The potential for abuse is enormous. Apart from the potential abuse by citizens, the risk for abuse by the state is even bigger. History has shown that if you give instruments of surveillance to the government, they will use them, often only stopped by the courts, which remain one of the last resorts to defend citizen rights.
All the measures suggested in the article are too high tech solutions. This means a system could also have a high failure rate in situations where it must not. Despise the high tech, sensors, of any kind, are not that smart and can be fooled much easier than a human being.
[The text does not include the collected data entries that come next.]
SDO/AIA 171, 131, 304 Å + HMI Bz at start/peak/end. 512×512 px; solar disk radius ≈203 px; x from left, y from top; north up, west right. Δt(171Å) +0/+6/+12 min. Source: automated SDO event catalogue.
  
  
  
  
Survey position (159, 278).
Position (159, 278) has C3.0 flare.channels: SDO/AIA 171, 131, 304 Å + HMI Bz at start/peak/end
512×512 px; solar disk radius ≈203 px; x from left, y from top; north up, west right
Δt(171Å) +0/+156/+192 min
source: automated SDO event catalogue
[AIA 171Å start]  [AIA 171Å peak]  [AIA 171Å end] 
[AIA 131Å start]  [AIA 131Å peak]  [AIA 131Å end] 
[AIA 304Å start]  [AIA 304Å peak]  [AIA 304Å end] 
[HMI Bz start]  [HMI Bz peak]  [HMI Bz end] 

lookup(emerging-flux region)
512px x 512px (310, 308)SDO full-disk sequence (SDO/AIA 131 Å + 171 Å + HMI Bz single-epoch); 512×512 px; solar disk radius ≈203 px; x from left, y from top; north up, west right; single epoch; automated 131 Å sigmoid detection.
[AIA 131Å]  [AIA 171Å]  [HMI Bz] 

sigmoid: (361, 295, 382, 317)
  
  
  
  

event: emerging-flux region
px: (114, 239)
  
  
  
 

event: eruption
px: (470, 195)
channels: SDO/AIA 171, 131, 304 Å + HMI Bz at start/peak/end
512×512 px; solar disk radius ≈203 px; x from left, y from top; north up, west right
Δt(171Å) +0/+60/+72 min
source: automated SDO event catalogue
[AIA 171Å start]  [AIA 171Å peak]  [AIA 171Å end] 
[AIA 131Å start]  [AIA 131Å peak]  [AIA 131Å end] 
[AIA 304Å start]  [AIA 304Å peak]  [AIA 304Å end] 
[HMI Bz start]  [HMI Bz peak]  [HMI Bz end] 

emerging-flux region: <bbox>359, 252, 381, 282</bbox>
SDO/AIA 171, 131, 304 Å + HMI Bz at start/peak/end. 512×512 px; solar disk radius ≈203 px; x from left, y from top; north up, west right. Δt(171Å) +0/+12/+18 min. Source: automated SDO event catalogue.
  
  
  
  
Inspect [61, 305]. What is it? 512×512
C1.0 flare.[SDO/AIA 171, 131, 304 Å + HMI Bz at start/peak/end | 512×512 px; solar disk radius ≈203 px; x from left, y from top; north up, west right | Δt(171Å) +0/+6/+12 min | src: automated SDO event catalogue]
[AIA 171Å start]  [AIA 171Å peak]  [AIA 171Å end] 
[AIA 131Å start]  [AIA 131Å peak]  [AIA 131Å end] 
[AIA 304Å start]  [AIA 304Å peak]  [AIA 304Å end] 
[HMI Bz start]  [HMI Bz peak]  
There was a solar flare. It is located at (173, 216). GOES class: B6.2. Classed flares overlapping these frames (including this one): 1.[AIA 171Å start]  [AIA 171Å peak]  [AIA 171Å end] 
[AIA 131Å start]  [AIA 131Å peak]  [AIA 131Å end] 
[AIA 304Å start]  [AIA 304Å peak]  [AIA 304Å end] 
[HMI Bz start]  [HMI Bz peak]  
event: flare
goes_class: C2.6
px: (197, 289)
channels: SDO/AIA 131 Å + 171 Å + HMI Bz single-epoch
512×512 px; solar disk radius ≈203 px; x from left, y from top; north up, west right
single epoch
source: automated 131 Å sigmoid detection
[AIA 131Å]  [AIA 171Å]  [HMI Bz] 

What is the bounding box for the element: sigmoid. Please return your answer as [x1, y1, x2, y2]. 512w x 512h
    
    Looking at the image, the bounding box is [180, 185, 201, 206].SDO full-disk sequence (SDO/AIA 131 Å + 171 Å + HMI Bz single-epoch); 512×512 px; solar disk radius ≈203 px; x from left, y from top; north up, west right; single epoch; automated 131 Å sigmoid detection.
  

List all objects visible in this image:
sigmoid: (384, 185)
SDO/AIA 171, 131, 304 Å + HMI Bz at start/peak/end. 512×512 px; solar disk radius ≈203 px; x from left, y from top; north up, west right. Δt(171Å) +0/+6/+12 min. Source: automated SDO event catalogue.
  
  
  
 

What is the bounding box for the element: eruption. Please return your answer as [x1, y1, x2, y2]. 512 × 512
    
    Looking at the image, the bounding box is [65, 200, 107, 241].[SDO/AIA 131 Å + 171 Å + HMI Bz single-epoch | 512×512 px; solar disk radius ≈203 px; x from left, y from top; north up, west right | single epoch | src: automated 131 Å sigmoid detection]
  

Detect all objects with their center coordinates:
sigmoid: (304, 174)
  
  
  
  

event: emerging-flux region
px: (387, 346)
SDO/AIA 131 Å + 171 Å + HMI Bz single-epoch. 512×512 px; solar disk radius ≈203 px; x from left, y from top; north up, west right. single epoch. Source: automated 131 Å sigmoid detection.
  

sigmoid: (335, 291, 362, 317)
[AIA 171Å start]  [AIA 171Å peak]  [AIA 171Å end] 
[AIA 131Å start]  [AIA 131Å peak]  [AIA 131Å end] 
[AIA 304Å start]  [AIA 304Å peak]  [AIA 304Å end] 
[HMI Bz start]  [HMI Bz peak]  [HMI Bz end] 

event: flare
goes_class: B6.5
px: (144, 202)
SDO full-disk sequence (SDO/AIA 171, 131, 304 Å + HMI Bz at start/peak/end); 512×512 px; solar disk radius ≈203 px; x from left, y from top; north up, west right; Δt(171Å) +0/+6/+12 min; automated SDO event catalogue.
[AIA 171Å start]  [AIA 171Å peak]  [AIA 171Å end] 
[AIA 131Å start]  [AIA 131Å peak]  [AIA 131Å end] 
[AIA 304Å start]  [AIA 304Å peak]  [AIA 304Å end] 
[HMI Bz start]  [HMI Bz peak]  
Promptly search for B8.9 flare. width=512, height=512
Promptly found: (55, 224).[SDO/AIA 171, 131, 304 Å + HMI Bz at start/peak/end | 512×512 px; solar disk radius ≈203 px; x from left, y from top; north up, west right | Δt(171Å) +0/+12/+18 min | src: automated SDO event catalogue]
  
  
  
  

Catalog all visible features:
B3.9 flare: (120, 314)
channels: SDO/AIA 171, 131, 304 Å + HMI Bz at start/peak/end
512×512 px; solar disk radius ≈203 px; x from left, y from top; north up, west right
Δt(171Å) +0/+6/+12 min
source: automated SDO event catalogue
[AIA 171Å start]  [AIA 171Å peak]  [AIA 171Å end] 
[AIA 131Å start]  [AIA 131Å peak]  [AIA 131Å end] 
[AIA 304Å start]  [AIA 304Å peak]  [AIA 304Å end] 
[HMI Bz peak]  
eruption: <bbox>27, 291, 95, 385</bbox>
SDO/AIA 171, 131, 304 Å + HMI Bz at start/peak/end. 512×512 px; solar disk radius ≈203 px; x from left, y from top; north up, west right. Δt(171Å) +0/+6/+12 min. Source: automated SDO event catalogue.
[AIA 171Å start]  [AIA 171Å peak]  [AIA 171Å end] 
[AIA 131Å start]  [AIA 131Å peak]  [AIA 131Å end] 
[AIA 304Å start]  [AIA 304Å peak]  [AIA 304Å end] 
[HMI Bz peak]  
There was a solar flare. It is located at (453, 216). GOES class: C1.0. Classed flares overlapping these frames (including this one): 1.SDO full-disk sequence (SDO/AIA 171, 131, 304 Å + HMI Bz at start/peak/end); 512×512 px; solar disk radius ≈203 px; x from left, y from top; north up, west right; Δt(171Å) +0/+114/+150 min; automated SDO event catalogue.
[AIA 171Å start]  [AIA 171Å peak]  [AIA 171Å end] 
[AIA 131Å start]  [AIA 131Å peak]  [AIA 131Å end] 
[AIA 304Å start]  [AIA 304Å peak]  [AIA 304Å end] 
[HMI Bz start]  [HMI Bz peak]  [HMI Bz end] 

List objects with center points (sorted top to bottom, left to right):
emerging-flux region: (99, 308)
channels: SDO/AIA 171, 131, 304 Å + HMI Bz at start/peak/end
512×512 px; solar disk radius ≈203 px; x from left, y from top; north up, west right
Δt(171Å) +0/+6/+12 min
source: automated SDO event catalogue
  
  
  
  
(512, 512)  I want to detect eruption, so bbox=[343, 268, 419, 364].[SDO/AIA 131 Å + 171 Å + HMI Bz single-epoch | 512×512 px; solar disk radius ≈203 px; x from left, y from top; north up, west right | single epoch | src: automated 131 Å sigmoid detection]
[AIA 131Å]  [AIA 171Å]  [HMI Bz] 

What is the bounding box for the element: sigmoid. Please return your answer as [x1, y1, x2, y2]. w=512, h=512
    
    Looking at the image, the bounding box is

A lower tech suggestion, to stop
spontanious misuse could be fingerprint sensors. This way a weapon that is taken from you, can not be used against you - at least not directly. Of course the control, whose fingerprints are registered to the gun, should remain in the hands of the legal owner. For example your weapon for home defense could be green-lit to be shot by the owner, the spouse, the teenage kid, but not the 4 year old child.
I got this idea from Shadowrun, so there might be real life objections, or even tests which make my suggestion moot. I am open to hear which flaws you folks see in this idea.
Finally, the most efficient way to bring crime down in America, would be adopting a social security web that is worth its name. Maybe you would have more freeloaders, but imo the overall positive effects would trump the negative ones in any aspect.